According to the present invention, it is also possible to create a map for lanes in which the vehicle is not traveling, so that map creation can be performed efficiently.

1 is a block diagram schematically showing the overall configuration of a vehicle control system having a map generation device according to an embodiment of the invention; FIG. The figure which shows an example of the driving|running|working scene to which the map production|generation apparatus which concerns on embodiment of this invention is applied. FIG. 5 is a diagram showing another example of a driving scene to which the map generating device according to the embodiment of the invention is applied; 1 is a block diagram showing the configuration of a main part of a map generation device according to an embodiment of the present invention; FIG. The figure which shows an example of the mirroring of an outward route map. FIG. 4 is a diagram showing the relationship between the detectable range and the mirroring range; FIG. 4 is a flowchart showing an example of processing executed by the controller in FIG. 3; FIG.

An embodiment of the present invention will be described below with reference to FIGS. 1 to 5. FIG. A map generation device according to an embodiment of the present invention is installed in a vehicle having an automatic driving function, that is, an automatic driving vehicle, for example. A vehicle equipped with the map generation device according to the present embodiment may be called an own vehicle to distinguish it from other vehicles. The own vehicle may be any of an engine vehicle having an internal combustion engine as a drive source, an electric vehicle having a drive motor as a drive source, and a hybrid vehicle having both an engine and a drive motor as drive sources. The self-vehicle can run not only in an automatic driving mode that does not require driving operations by the driver, but also in a manual driving mode that requires driving operations by the driver.
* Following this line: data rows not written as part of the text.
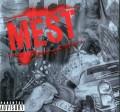 CDMest / Mest
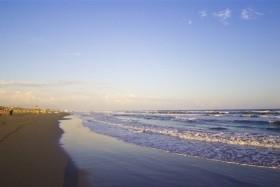 Hotel Velká Pláž Ulcinj Club - Dotované Pobyty 50+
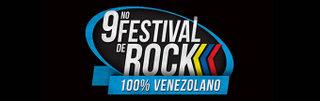 20130724184547-logo-festival-9-001.jpg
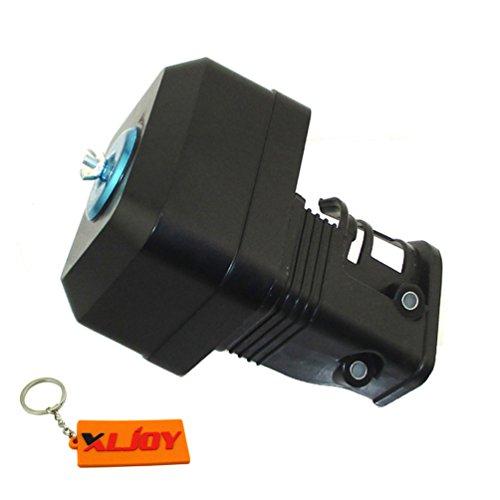 XLJOY Air Filter Box For Graco Gmax 7900 Honda GX200 GX160 GX120 Engine Motor Parts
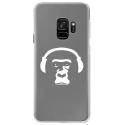 CRYSGALAXYS9SINGECASQ - Coque rigide transparente pour Samsung Galaxy S9 avec impression Motifs singe avec son casque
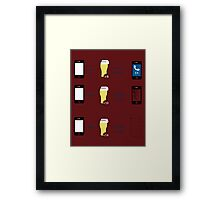 Drunk Problems  Framed Print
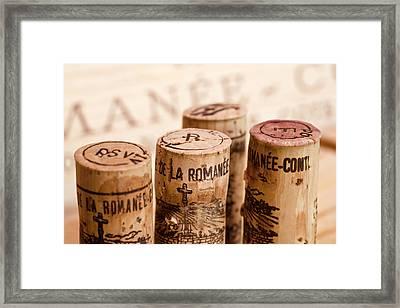 Domaine De La Romanee-conti Framed Print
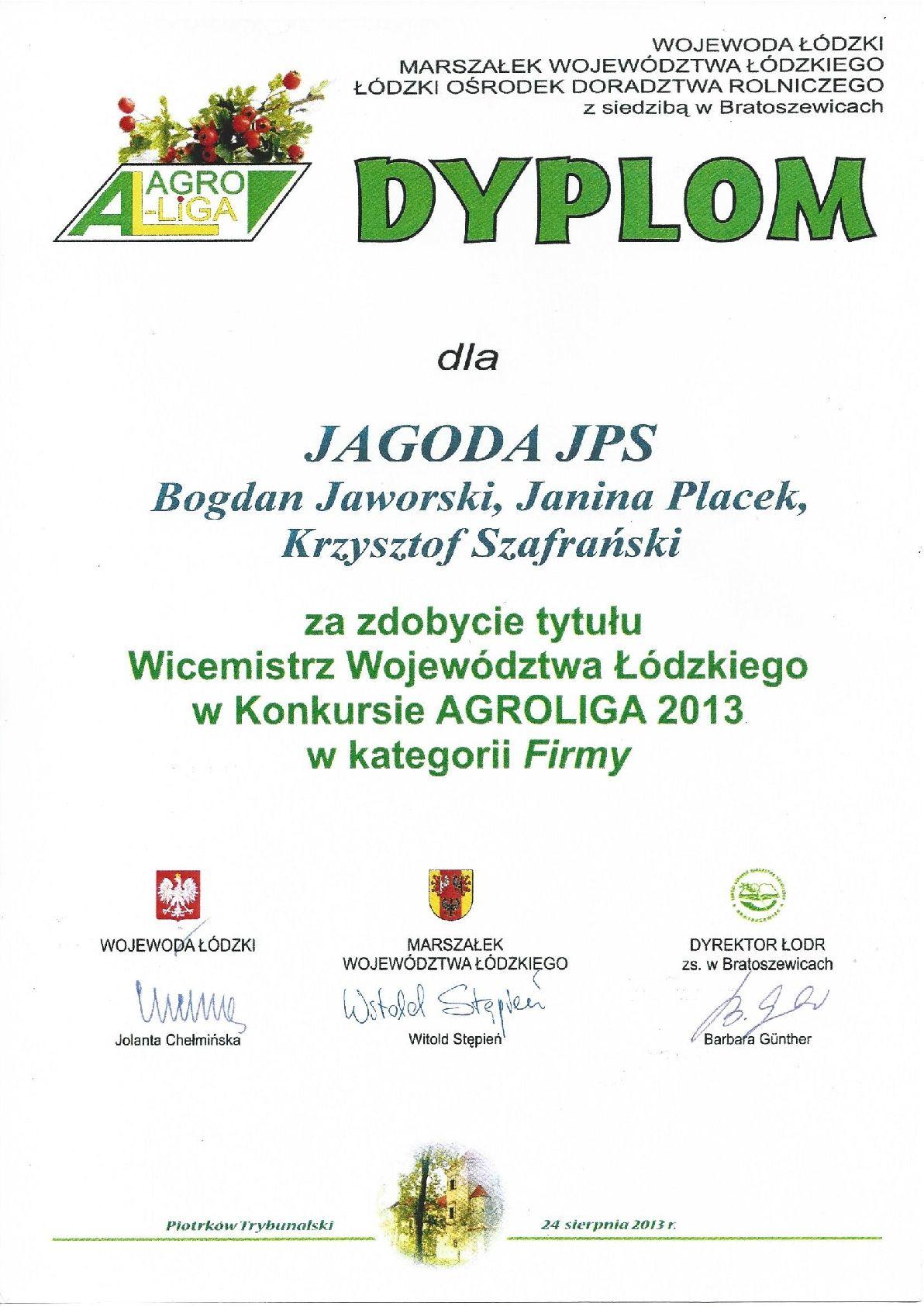 Dyplom Agroliga 2013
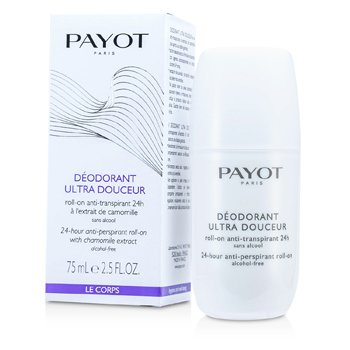 Payot Le Corps Deodorant Ultra Douceur - 24-Hour Anti-Perspirant Roll-On (Alcohol-Free)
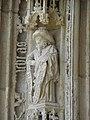 Saintes (17) Cathédrale Saint-Pierre Portail occidental 08.jpg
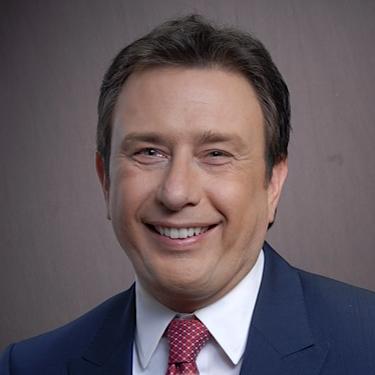 David Sharek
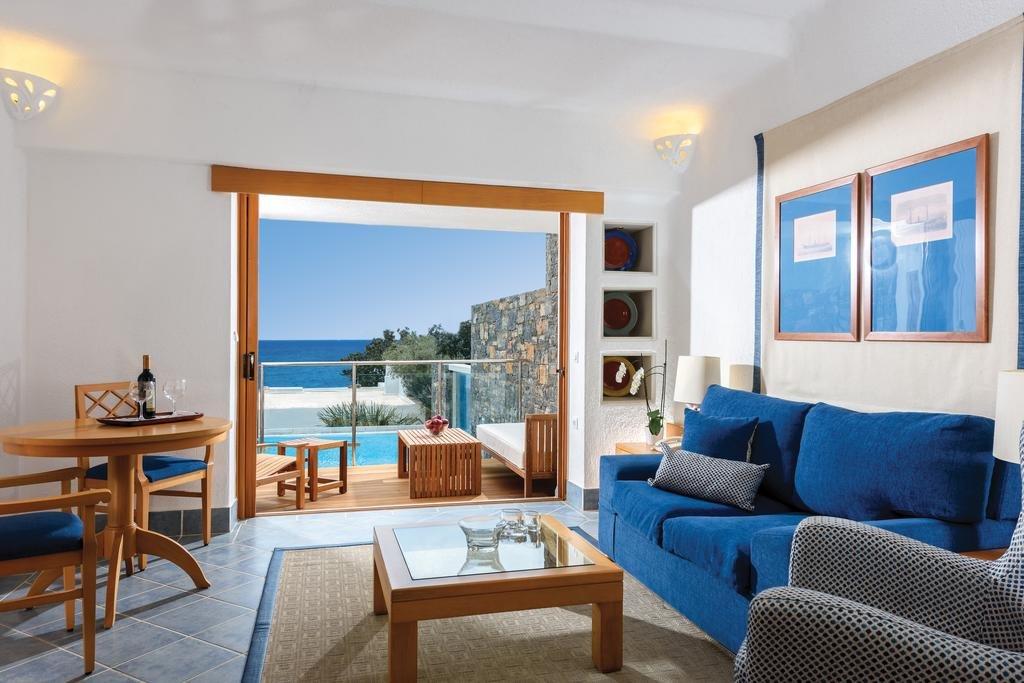 Elounda Peninsula All Suite Hotel, Elounda Image 1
First, a schematic configuration of the self-vehicle related to automatic driving will be described. FIG. 1 is a block diagram schematically showing the overall configuration of a vehicle control system 100 for own vehicle having a map generation device according to an embodiment of the present invention. As shown in FIG. 1, the vehicle control system 100 includes a controller 10, an external sensor group 1 communicably connected to the controller 10, an internal sensor group 2, an input/output device 3, a positioning unit 4, It mainly has a map database 5, a navigation device 6, a communication unit 7, and an actuator AC for traveling.

The external sensor group 1 is a general term for a plurality of sensors (external sensors) that detect external conditions, which are peripheral information of the vehicle. For example, the external sensor group 1 includes a lidar that measures the scattered light of the vehicle's omnidirectional light and measures the distance from the vehicle to surrounding obstacles; A radar that detects other vehicles and obstacles around the vehicle, a camera that is mounted on the vehicle and has an imaging device such as a CCD or CMOS that captures the surroundings (front, rear, and sides) of the vehicle. included.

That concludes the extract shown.